Offensiv und spielstark präsentiert sich Bayer Leverkusen in dieser Saison - und vermochte doch in der Rückrunde bislang kaum Punkte zu sammeln. "Unser Tabellenplatz passt nicht zu der Art, wie wir Fußball gespielt habt", sagt Trainer Bruno Labbadia. Vor dem Gastspiel beim Spitzenreiter in Berlin (ab 15 Uhr im Live-Ticker/Liga-Radio) gilt für den Tabellensiebten jetzt die Parole "schön spielen und erfolgreich".

74 Prozent Ballbesitz. 29 Schüsse. Dazu sieben Ecken und 28 Flanken. Und doch kein Sieg. Die letzte Partie gegen den VfL Bochum war ein Musterbeispiel für das aktuelle Bayer-Problem. Die junge Elf spielt schönen Kombinationsfußball, vermag offensiv ein Feuerwerk auf dem Rasen abzubrennen. Aber sie lässt es immer wieder an der Effektivität fehlen.

Fluch Düsseldorf?

Was beim DFB-Pokal-Sieg gegen den FC Bayern noch funktioniert hat, brachte gegen den VfL Bochum nur ein mageres Pünktchen ein. Und verlängerte zugleich die Serie ohne Bundesligasieg im Düsseldorfer Ausweichquartier. Nur ein Zähler aus drei Partien steht 2009 in der LTU-Arena zu Buche.

Fluch Düsseldorf? Für Labbadia kein Argument: "Das lasse ich nicht gelten, auch in der BayArena hatten wir solche Spiele, in denen wir überlegen waren, aber nicht gewonnen haben." Eines davon war in der Hinrunde ausgerechnet die Partie gegen den Gegner, der auch am Samstag wartet. Gegen Hertha BSC dominierte Bayer 04 das Spiel, ging aber fahrlässig mit den Chancen und unterlag am Ende 0:1.
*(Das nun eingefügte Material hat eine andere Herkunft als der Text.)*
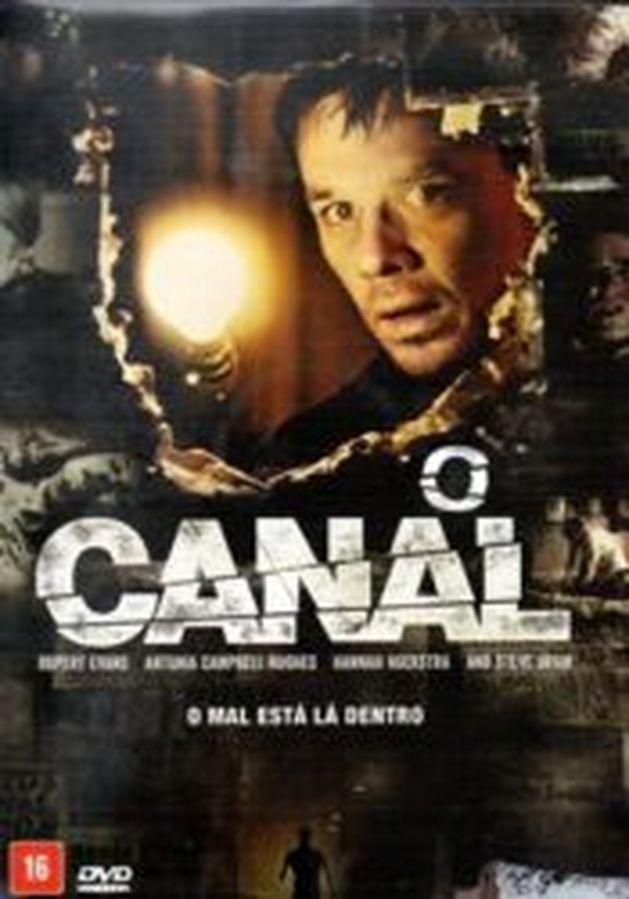 Crítica: O Canal (“The Canal”) | CineCríticas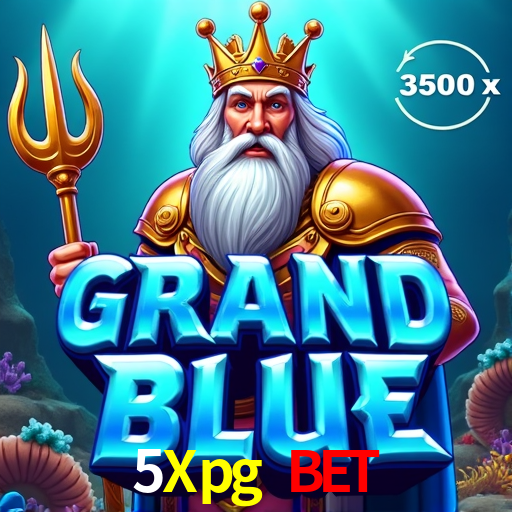5Xpg Bet App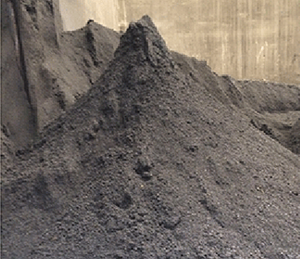 Ceniza de cáscara de arroz de Vietnam, cáscara de arroz carbonizado, buena para acero e industrial, Ms ngoc-vn - Product Image 2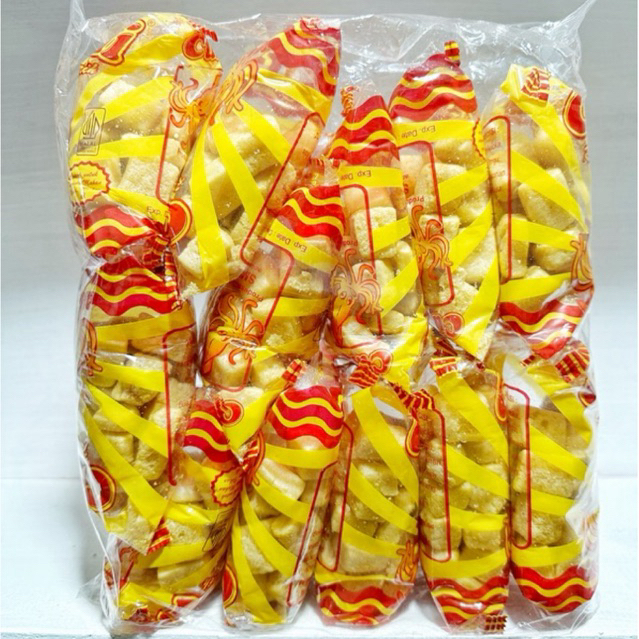 

KERUPUK CUMI 1 PACK ISI 12 PCS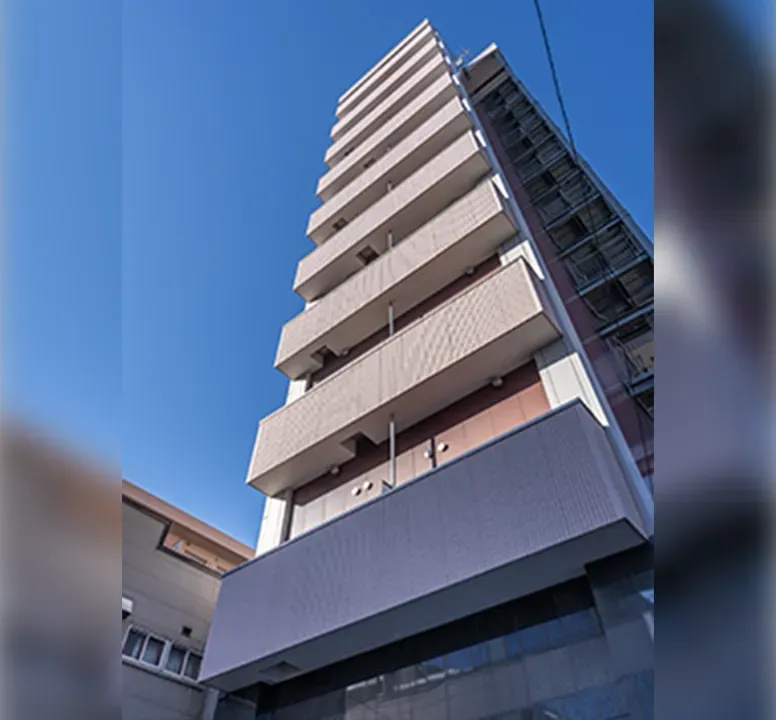 不動産ソリューション事業
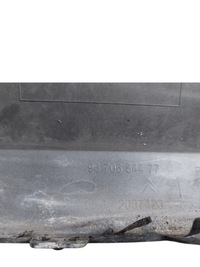 фото thumb №7, Бампер задняя задний pod датчики pdc citroen ds4 цвет ktp 13r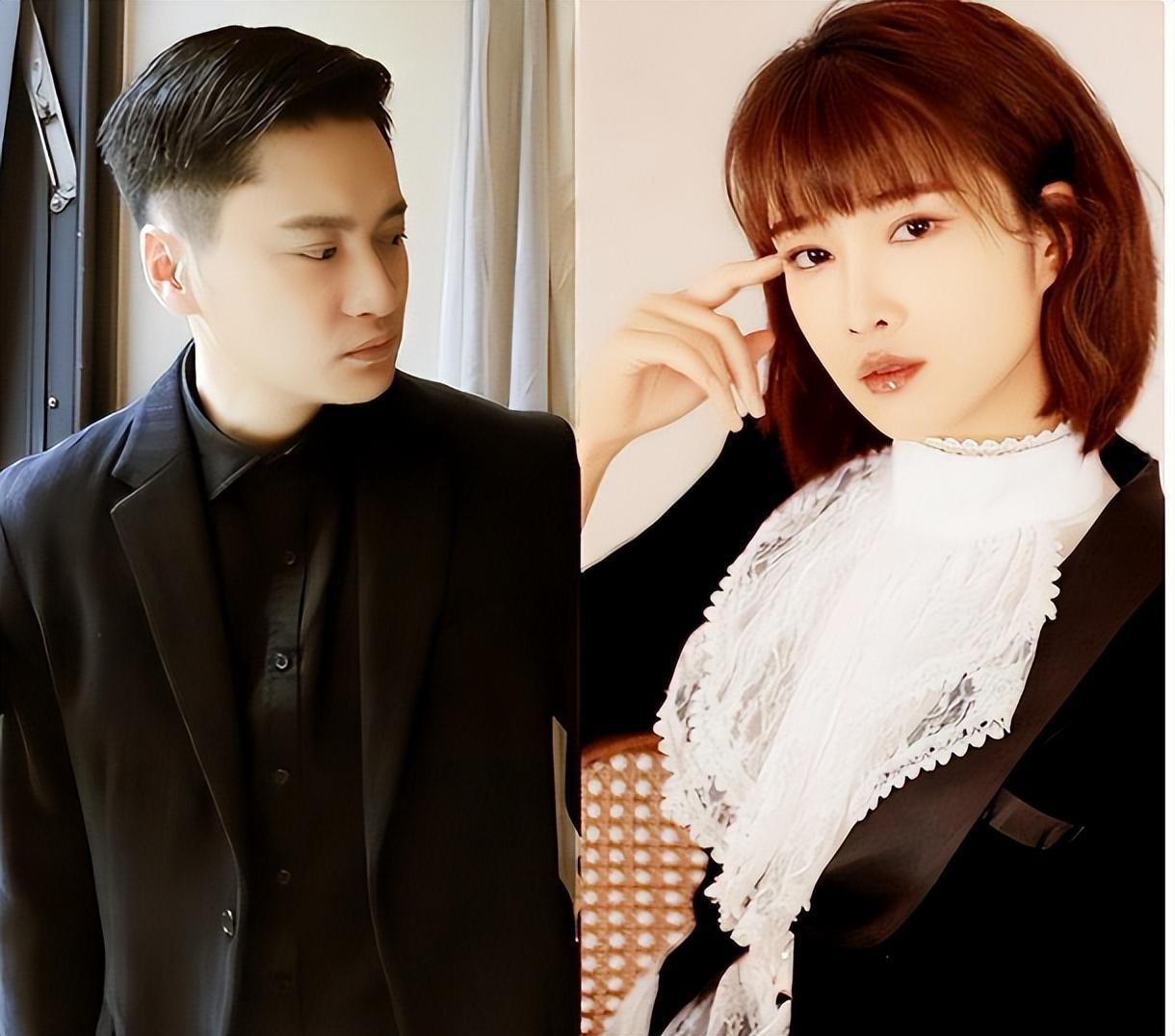 奚望和刘之冰,女演员奚望近况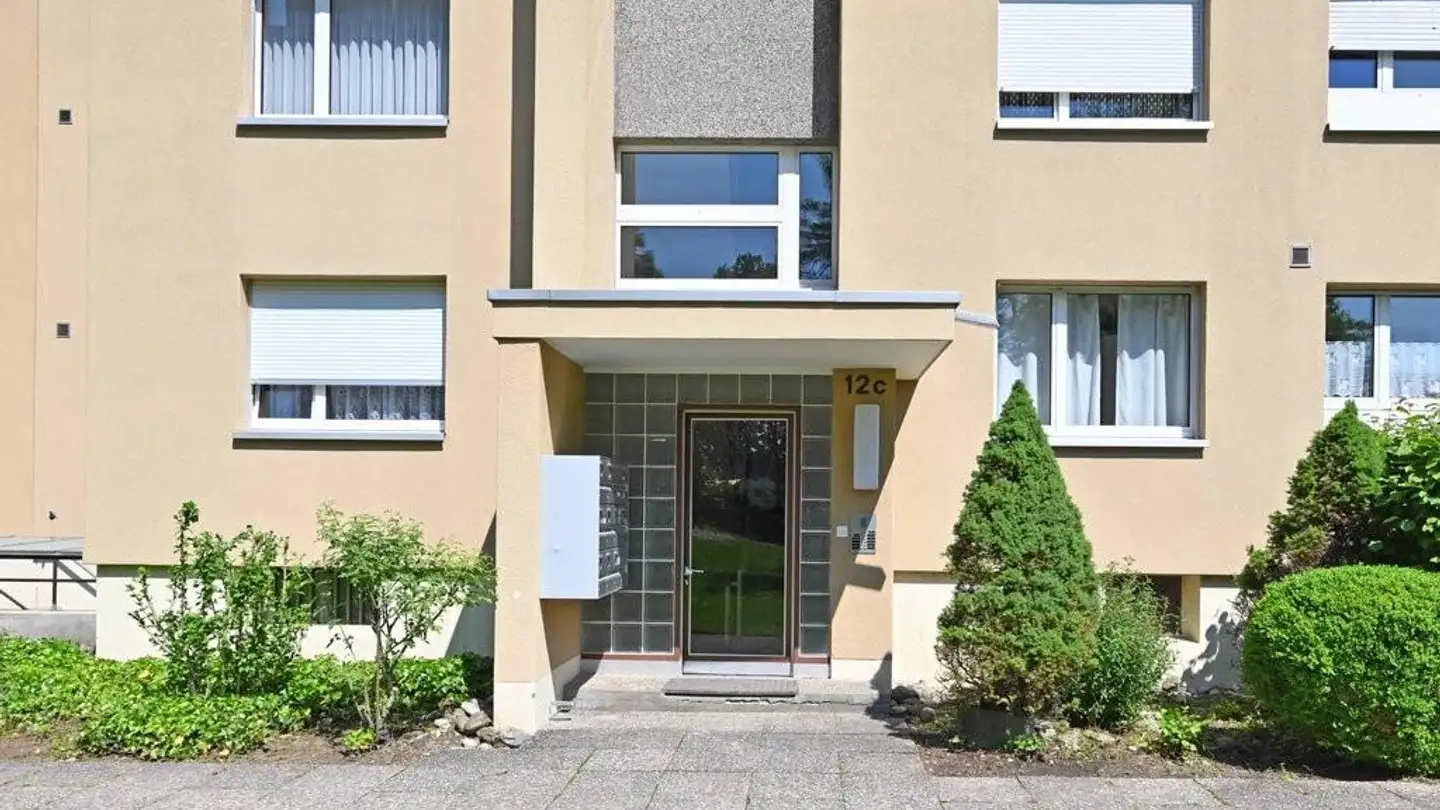 Appartamento in affitto - Kappelenring 12, 3032 Hinterkappelen - Foto 2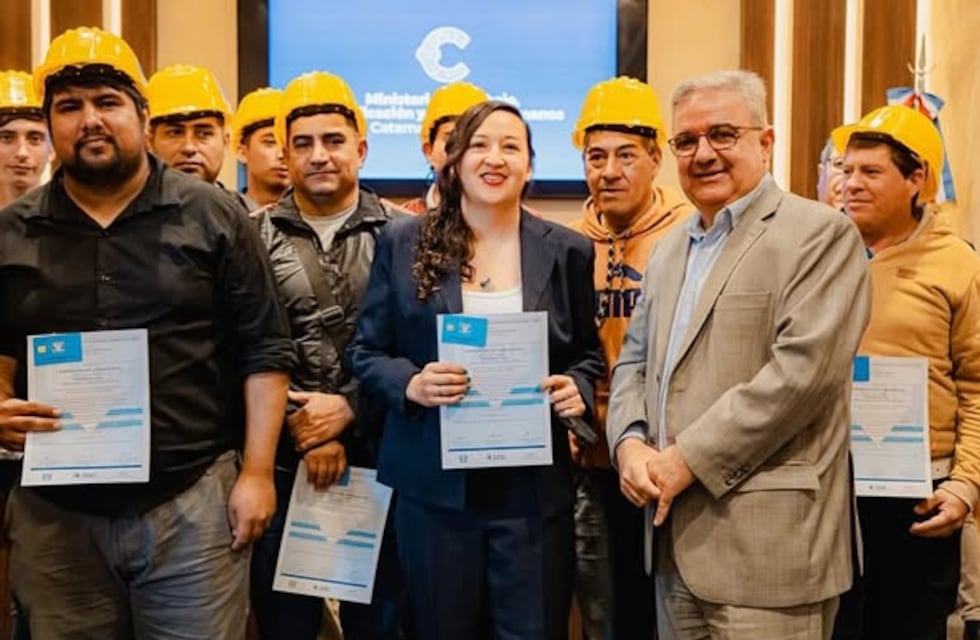 Nuevo Portal y Observatorio de Trabajo: una apuesta por el empleo y la formación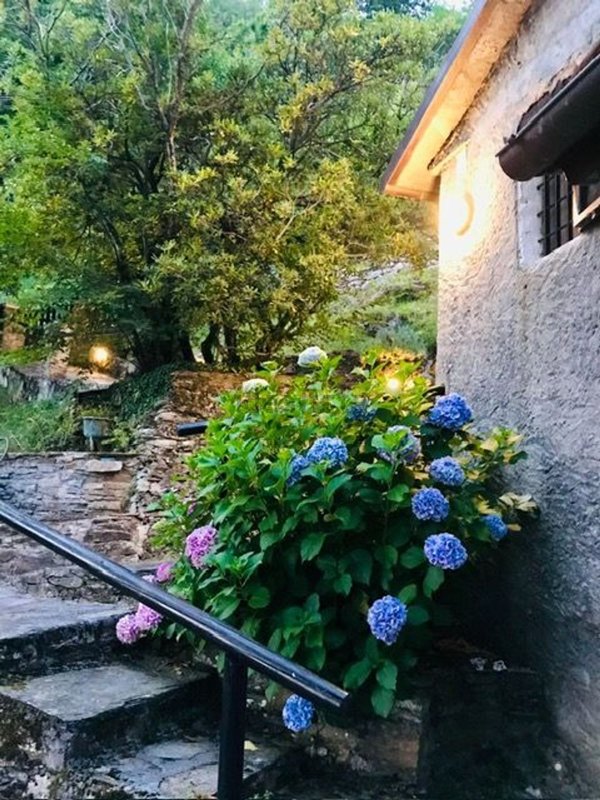 casa indipendente in vendita a Stazzema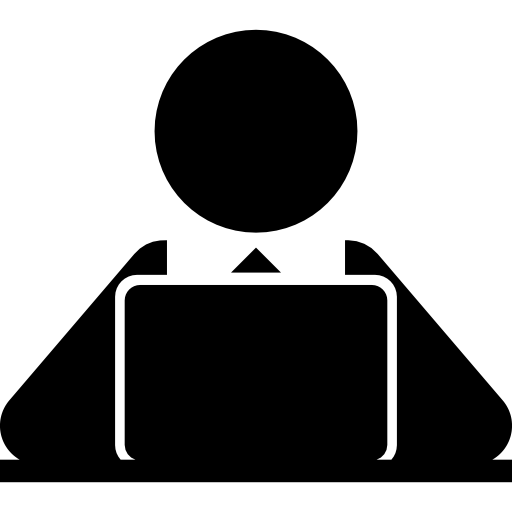 Computer worker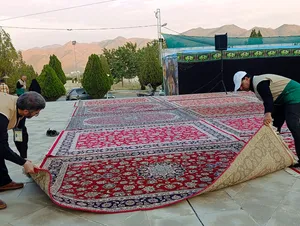 موکب اراک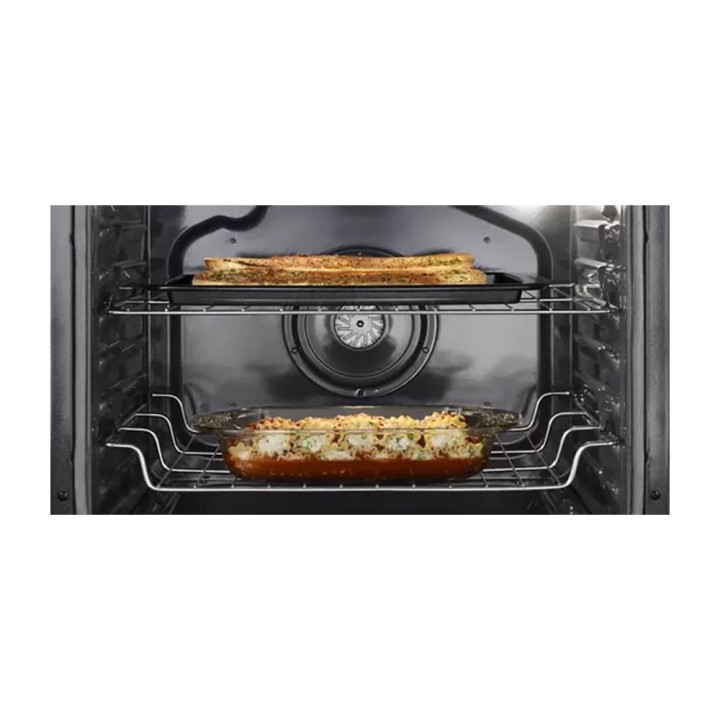 WHIRLPOOL HORNO EMPOTRE 5PC. WOES3030LS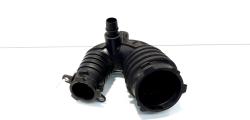 Furtun turbo, cod 4F0129615E, Audi A4 (8EC, B7), 2.0 TDI, BLB (idi:527180)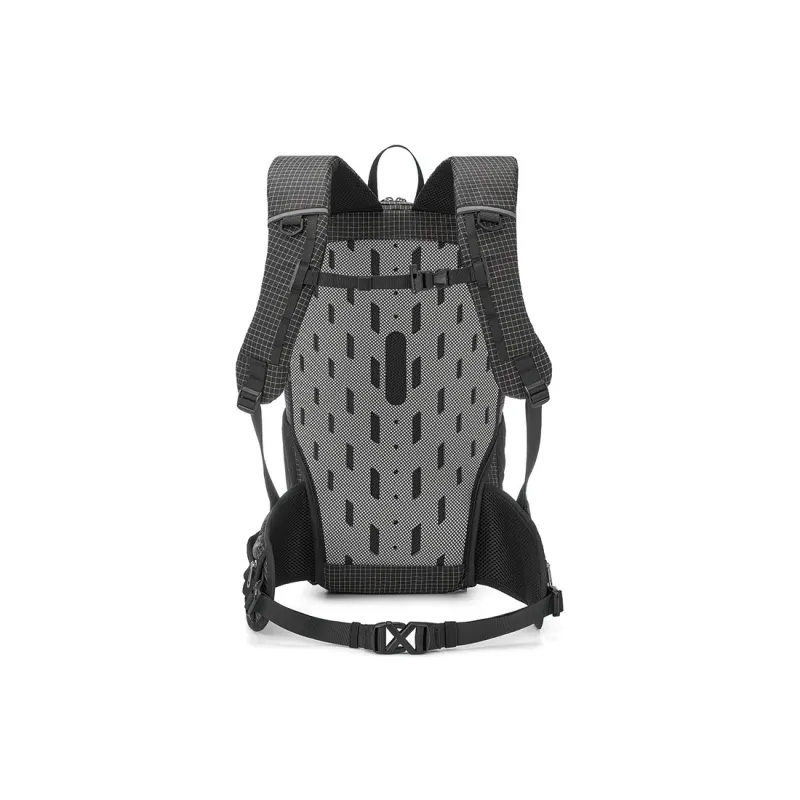 BODACHEL Polyamide Backpack Unisex Multicolor-1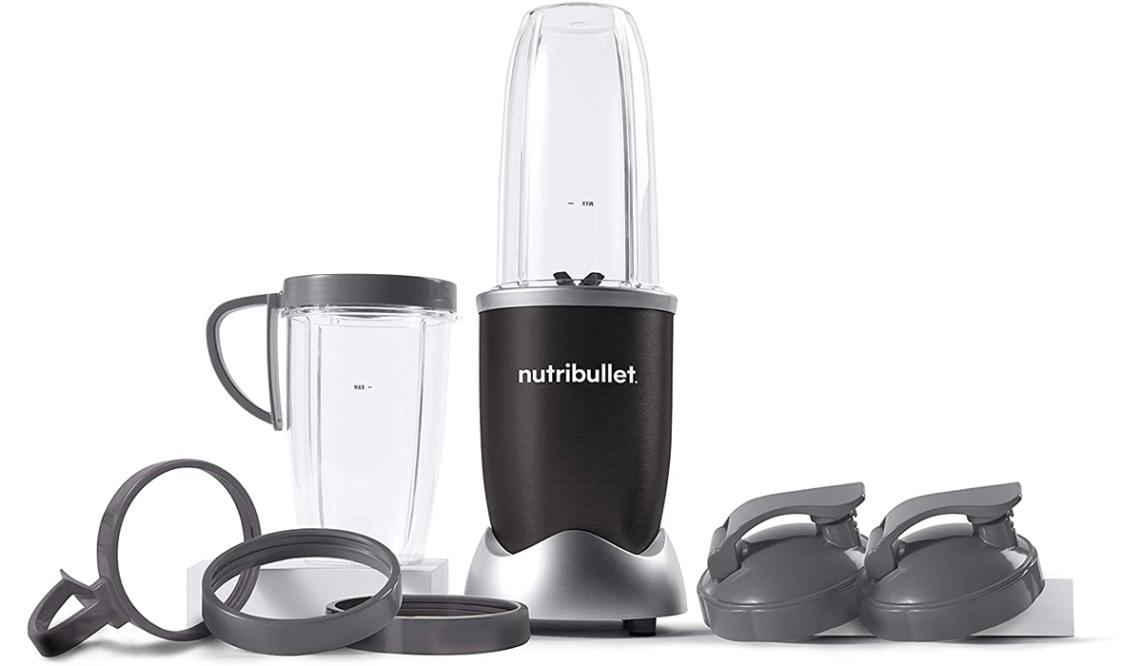 Ninja's New Blender Will Replace Three Kitchen Appliances - Sports  Illustrated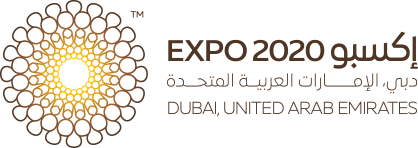 Detail Expo 2020 Dubai Logo Png Nomer 6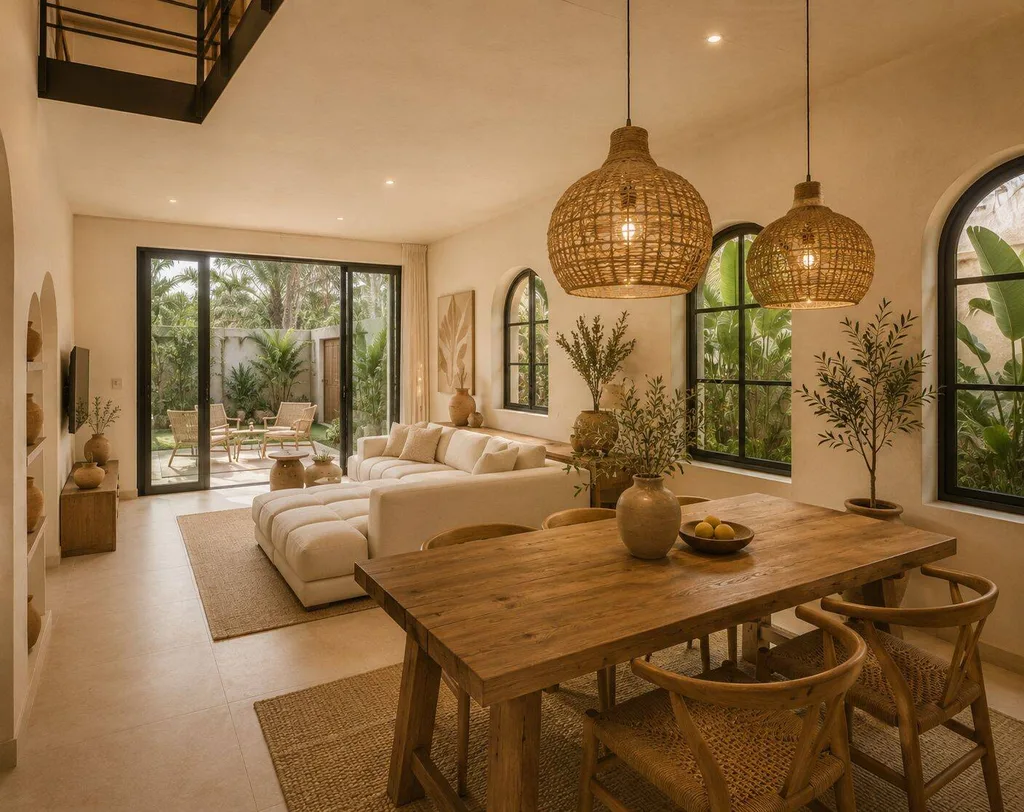 Beachside Mediterranean 3 Bedroom Villa for Sale in Padang Galak Sanur — photo 5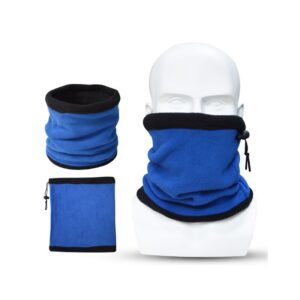 Men Sport Scarf Neck Warmer Cycling Mask Sport Headband Winter Outdoors Headscarf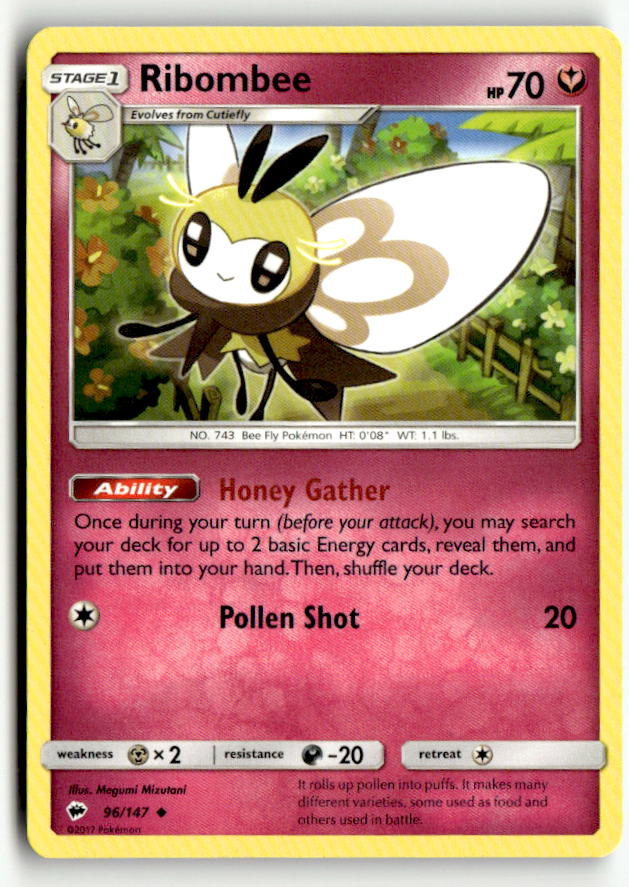 Ribombee
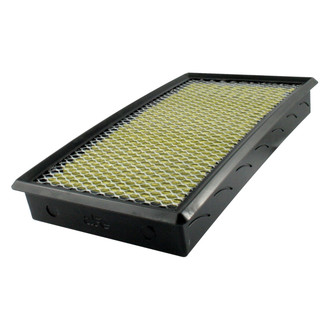 aFe® - Magnum Flow® Pro Guard 7 Panel Tan Air Filter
Der Trainer stellt sich in diesen Tagen vor der Revanche an der Spree demonstrativ vor seine Spieler. "Einstellung, Bereitschaft und Power waren absolut top", lässt Labbadia das Bochum-Spiel Revue passieren. "Die spielerische Leistung war beeindruckend und ich bin einfach nur traurig für die Mannschaft."

"Wollen unter die ersten Fünf"

Tatsächlich lässt sich in Sachen Engagement und Spielkultur kaum etwas bemängeln. Gegen Bochum bewegten sich die Spieler gut, arbeiteten viel und agierten dabei nicht unclever. Die Ordnung stimmte, der Ball lief gut und in der Offensive standen allein in der ersten Halbzeit vier so genannte "Hundertprozentige" zu Buche. Nur genutzt wurden diese Chancen im XXL-Format nicht. "Uns fehlt die Kaltschnäuzigkeit", übt Stefan Kießling auch Selbstkritik.

Für den ehrgeizigen Coach ist das Team aber weiter auf dem richtigen Weg: "Wir betreiben zwar einen Riesenaufwand, aber er führt auch nicht ins Leere. Sonst hätten wir nicht so viele klare Möglichkeiten." Dass es momentan in der Liga an den passenden Ergebnissen mangelt, sei "schade für die Entwicklung", meint Labbadia mit Blick auf den jungen Altersschnitt. An der Zielsetzung ändert das nichts. "Wir halten daran fest, dass wir unter die ersten Fünf wollen", bekräftigt Sportdirektor Rudi Völler.

Beste Auswärtsmannschaft

Gerade deshalb gab es vor der Fahrt nach Berlin mehr Lob als Kritik. Aufbauen hieß die Devise, denn die Punktausbeute der letzten Wochen nagt an den Spielern. Fast greifbar war der tiefe Frust zuletzt. Labbadia hat bewusst gegengesteuert: "Ich habe die Jungs bestärkt, genau so weiterzumachen in Berlin."

Weiter konsequent arbeiten, die offensive Ausrichtung beibehalten und sich dann selbst belohnen - so heißt das Ziel ausgerechnet für das Duell beim Tabellenführer. "Wir sind stark genug, um auch dort zu punkten", macht Völler der Mannschaft Mut.

Wenn einem Club nicht bange sein dürfte vor dem Spiel bei Hertha BSC, dann müsste es eigentlich Bayer 04 sein. Die Werkself stellt immer noch das beste Auswärtsteam der Liga. Und kehrte von den letzten drei Gastspielen im Olympiastadion jeweils mit einem Sieg zurück.